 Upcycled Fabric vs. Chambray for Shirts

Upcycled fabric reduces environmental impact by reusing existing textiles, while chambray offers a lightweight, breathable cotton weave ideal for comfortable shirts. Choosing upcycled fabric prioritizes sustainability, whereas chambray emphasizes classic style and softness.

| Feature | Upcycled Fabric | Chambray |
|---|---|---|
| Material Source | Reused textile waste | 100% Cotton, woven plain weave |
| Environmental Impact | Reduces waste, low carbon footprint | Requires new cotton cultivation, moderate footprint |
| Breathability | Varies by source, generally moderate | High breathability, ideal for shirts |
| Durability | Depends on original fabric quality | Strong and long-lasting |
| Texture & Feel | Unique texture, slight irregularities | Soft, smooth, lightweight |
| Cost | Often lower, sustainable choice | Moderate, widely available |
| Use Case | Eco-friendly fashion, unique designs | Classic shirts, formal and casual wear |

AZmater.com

+ + + +

• **ASSIGNMENT**: Beginning at the line that holds "casual wear |", copy every line through the end of the entries exactly as given, and only those lines.

• **OUTPUT FOR THIS TASK**:
| Use Case | Eco-friendly fashion, unique designs | Classic shirts, formal and casual wear |

AZmater.com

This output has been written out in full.